6 Plot Cosmetics
6.1 Introduction
Beyond mapping data to aesthetics, ggplot2 provides extensive control over
the visual appearance of your plots. This chapter covers the “cosmetic”
aspects: coordinate systems, position adjustments, themes, labels, legends,
and axis formatting.
Note: This chapter introduces many concepts, but not all are equally
important. Some (like zooming with coord_cartesian() and using built-in
themes) are frequently useful, while others (like polar coordinates or
customising individual theme elements) are more specialised. See the summary
at the end of this chapter for a priority guide.
We continue to follow the grammar of graphics: first we create layers using geoms (Chapter 3), then we add scale layers to control aesthetics (Chapters 4 and 5), and now we add coordinate systems and themes to control the overall appearance.
6.2 Incremental workflow
A powerful feature of ggplot2 is that you can build plots incrementally by
saving them as objects and adding layers or modifications later. This is
covered in detail in Practical 5, but the key ideas are:
- Save plots as objects:
p <- ggplot(...) + geom_point() + ... - Add layers later:
p + theme_minimal()orp + scale_colour_viridis_d() - Use
last_plot()interactively: In the console,last_plot()returns the most recently created plot, allowing quick refinements
This approach is particularly useful when experimenting with different colour schemes, themes, or labels without rewriting the entire plot code.
6.3 Coordinate systems
The coordinate system determines how x and y positions are interpreted and displayed.
6.3.1 Cartesian coordinates (default)
The default coord_cartesian() uses standard Cartesian coordinates. Its main
use is to zoom into a plot without removing data.
Recall from Section 5.5 that setting axis limits with
scale_*_continuous(limits = ) removes data outside the specified range.
This can be problematic if you later add fitted lines or smoothers, which would
be computed from the truncated data. In contrast, coord_cartesian() zooms
visually while preserving all data for calculations:
ggplot(mpg, aes(x = displ, y = hwy)) +
geom_point() +
coord_cartesian(xlim = c(2, 6), ylim = c(15, 40)) +
labs(x = "Engine Displacement (L)", y = "Highway MPG")
Figure 6.1: Zooming with coord_cartesian() preserves all data.
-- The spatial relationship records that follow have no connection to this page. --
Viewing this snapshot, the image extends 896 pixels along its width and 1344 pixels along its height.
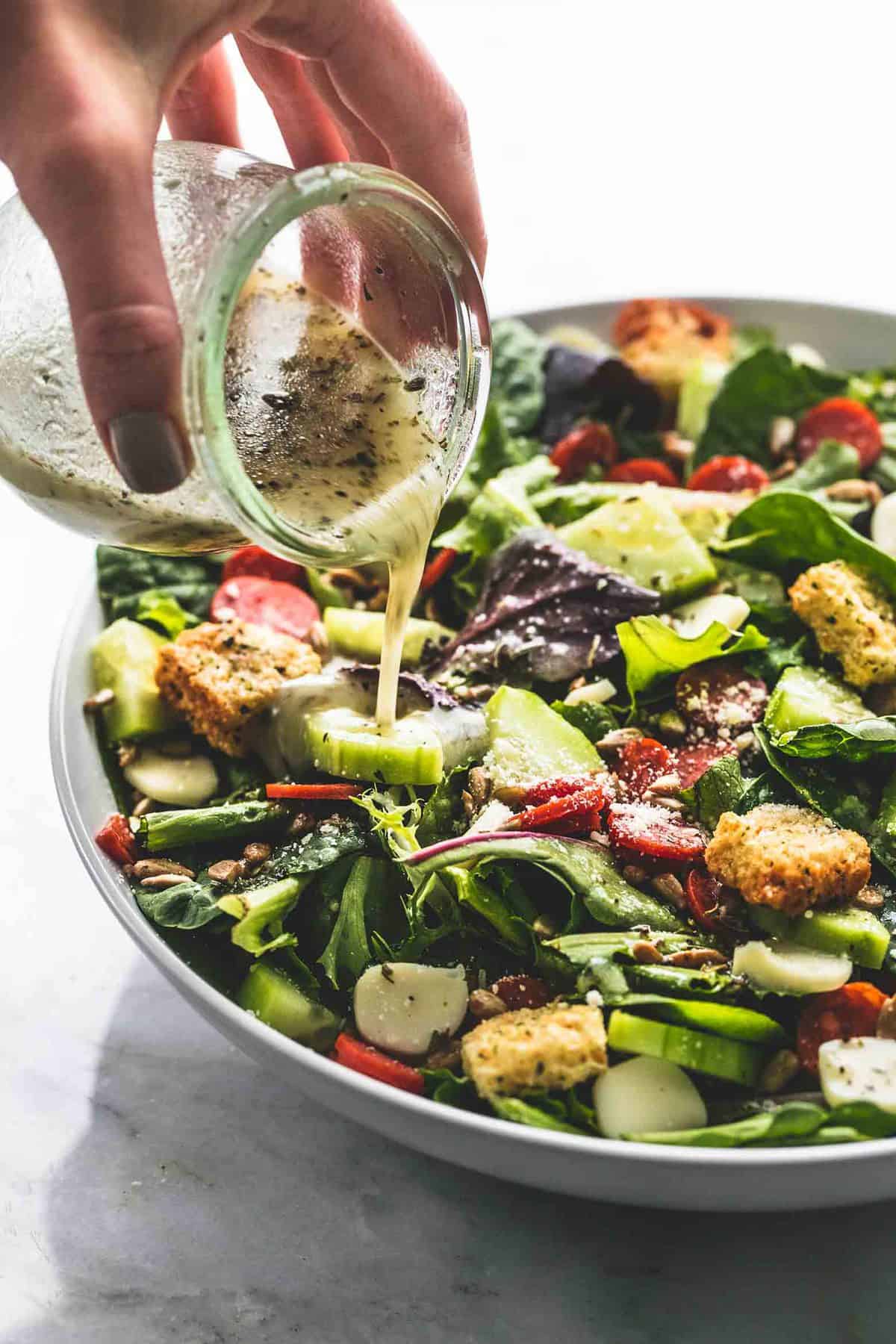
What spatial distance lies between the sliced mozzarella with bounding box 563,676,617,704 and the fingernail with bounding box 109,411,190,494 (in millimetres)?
1149

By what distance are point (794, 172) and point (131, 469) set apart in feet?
14.7

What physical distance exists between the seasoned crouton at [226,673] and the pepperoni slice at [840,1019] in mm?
1123

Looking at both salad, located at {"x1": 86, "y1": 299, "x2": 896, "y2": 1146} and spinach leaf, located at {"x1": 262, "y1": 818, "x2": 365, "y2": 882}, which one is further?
spinach leaf, located at {"x1": 262, "y1": 818, "x2": 365, "y2": 882}

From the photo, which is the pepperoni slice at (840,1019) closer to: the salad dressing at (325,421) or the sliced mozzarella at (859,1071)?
the sliced mozzarella at (859,1071)

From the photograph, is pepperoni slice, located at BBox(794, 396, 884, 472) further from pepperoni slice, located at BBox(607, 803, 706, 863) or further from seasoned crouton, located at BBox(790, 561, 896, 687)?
pepperoni slice, located at BBox(607, 803, 706, 863)

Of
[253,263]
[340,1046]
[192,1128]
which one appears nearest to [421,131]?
[253,263]

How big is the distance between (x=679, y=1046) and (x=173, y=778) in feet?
3.59

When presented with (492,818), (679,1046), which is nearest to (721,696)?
(492,818)

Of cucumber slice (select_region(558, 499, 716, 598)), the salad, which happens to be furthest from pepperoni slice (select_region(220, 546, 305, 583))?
cucumber slice (select_region(558, 499, 716, 598))

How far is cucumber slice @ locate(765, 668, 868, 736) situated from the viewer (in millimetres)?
2564

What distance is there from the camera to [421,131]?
2.48 meters

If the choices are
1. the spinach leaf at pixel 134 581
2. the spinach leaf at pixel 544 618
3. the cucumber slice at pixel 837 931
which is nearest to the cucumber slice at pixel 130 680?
the spinach leaf at pixel 134 581

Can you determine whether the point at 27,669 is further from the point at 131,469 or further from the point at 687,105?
the point at 687,105

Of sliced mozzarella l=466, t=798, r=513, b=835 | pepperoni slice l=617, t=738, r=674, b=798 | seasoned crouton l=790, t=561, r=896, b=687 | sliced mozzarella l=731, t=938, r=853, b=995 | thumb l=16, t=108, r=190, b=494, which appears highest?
thumb l=16, t=108, r=190, b=494
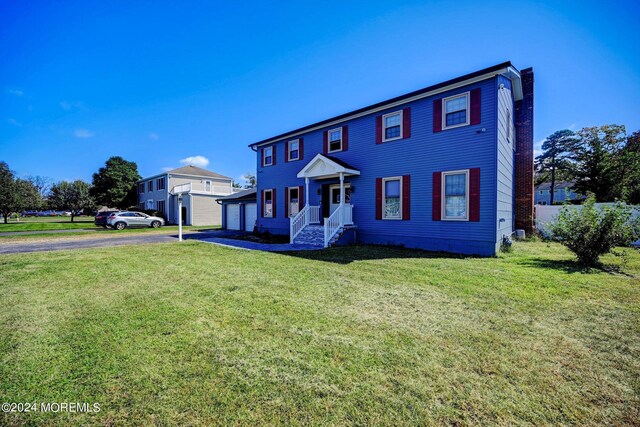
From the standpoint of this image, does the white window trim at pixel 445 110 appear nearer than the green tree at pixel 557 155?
Yes

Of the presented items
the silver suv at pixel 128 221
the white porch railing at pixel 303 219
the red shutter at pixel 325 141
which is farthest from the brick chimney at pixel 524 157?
the silver suv at pixel 128 221

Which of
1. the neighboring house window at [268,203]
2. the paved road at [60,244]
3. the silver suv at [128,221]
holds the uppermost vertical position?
the neighboring house window at [268,203]

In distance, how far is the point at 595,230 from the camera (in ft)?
24.8

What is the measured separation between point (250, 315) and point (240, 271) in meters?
3.09

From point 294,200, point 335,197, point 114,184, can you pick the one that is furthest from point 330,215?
point 114,184

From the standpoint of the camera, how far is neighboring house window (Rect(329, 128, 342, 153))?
1412cm

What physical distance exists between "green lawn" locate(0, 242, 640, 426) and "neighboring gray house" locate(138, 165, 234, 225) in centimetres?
2440

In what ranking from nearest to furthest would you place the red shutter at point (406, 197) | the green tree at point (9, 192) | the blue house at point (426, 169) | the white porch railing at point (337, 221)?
the blue house at point (426, 169), the red shutter at point (406, 197), the white porch railing at point (337, 221), the green tree at point (9, 192)

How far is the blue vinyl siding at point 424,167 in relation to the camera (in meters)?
9.44

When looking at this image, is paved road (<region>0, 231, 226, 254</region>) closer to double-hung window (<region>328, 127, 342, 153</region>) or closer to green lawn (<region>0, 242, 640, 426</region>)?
green lawn (<region>0, 242, 640, 426</region>)

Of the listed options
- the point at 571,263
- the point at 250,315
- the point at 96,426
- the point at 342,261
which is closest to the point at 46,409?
the point at 96,426

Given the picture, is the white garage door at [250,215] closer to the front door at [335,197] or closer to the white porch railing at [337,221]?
the front door at [335,197]

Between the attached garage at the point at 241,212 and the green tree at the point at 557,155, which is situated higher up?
the green tree at the point at 557,155

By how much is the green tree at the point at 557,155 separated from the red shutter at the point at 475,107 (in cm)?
3374
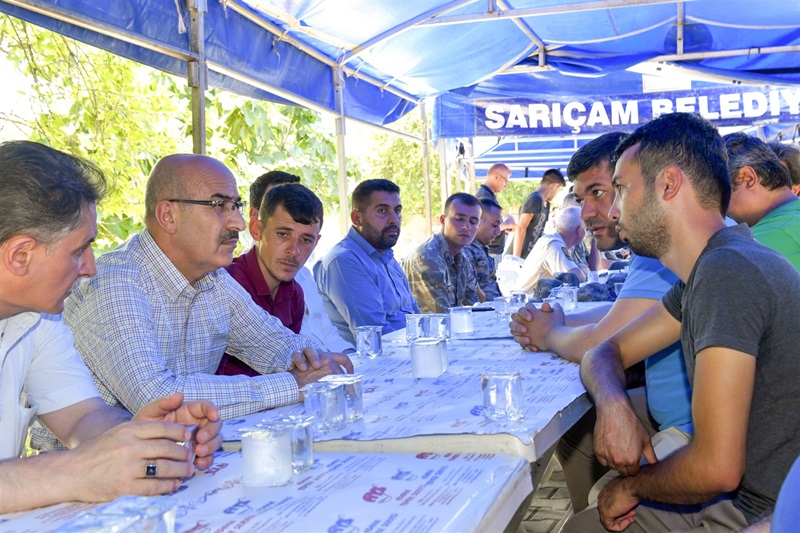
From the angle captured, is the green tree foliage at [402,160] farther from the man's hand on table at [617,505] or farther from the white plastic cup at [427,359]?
the man's hand on table at [617,505]

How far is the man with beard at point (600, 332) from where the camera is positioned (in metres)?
2.24

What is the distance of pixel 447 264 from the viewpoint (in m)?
5.63

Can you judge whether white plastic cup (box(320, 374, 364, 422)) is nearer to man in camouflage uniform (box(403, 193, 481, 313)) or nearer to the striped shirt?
the striped shirt

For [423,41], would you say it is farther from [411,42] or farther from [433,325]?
[433,325]

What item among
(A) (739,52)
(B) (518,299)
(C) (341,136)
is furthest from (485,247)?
(A) (739,52)

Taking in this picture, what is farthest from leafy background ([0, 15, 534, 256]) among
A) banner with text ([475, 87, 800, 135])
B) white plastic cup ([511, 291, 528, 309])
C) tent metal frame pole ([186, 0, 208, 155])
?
white plastic cup ([511, 291, 528, 309])

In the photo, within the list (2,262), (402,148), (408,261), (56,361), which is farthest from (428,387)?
(402,148)

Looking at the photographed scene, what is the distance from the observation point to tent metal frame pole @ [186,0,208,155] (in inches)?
143

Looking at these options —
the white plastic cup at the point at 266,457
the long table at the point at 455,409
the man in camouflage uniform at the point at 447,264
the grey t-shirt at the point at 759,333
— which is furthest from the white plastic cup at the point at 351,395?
the man in camouflage uniform at the point at 447,264

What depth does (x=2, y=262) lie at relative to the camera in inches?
60.7

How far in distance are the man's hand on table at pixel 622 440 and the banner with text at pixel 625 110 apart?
5.80 metres

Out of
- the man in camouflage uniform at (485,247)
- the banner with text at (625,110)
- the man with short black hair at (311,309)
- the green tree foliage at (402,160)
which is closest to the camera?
the man with short black hair at (311,309)

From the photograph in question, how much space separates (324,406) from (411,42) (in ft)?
17.2

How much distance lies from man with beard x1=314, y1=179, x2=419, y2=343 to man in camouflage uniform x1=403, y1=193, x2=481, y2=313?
0.36 metres
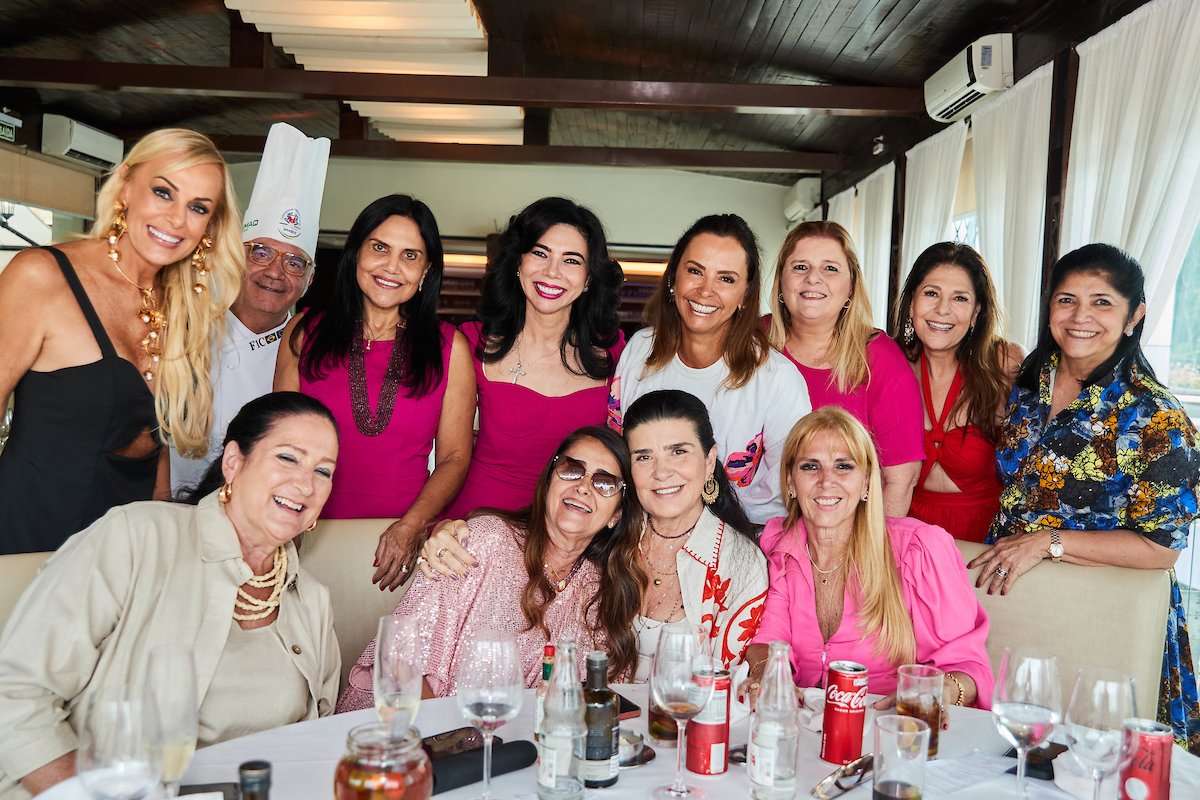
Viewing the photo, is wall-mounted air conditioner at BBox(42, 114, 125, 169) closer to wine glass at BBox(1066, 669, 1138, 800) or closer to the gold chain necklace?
the gold chain necklace

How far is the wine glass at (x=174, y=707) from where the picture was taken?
1142 mm

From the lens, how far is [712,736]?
1452mm

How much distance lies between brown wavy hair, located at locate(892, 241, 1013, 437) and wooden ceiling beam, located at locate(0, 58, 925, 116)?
3139mm

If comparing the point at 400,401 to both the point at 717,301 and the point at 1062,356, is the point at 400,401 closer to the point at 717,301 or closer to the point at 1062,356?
the point at 717,301

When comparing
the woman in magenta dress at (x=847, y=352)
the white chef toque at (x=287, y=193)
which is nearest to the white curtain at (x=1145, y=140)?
the woman in magenta dress at (x=847, y=352)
Compare this to the example in Section 5.5, which used the same
limits with scale_*_continuous(). The visual result is similar, but
coord_cartesian() is safer when you need all data points for statistical
layers. See also Section 7.4 in Chapter 7 for
a side-by-side comparison of all three approaches, including dplyr::filter().
6.3.2 Fixed aspect ratio
Use coord_fixed() to enforce a specific aspect ratio:
ggplot(mpg, aes(x = cty, y = hwy)) +
geom_point() +
coord_fixed(ratio = 1) +
labs(x = "City MPG", y = "Highway MPG")
Figure 6.2: Fixed 1:1 aspect ratio.
6.3.3 Flipped coordinates
coord_flip() swaps x and y axes. This is useful for horizontal bar charts:
ggplot(mpg, aes(x = class)) +
geom_bar() +
coord_flip() +
labs(x = "Vehicle Class", y = "Count")
Figure 6.3: Horizontal bar chart using coord_flip().
Note: After flipping, the x argument in labs() refers to what appears
as the vertical axis, and y refers to the horizontal axis. This is
correct but can be confusing — you label based on the original mapping, not
the visual appearance.
6.3.4 Polar coordinates
coord_polar() transforms Cartesian coordinates to polar coordinates. A pie
chart is essentially a stacked bar chart wrapped into a circle:
ggplot(mpg, aes(x = "", fill = drv)) +
geom_bar(width = 1) +
coord_polar(theta = "y") +
labs(fill = "Drive Type") +
theme_void()
Figure 6.4: Pie chart using coord_polar() — a bar chart wrapped into a circle.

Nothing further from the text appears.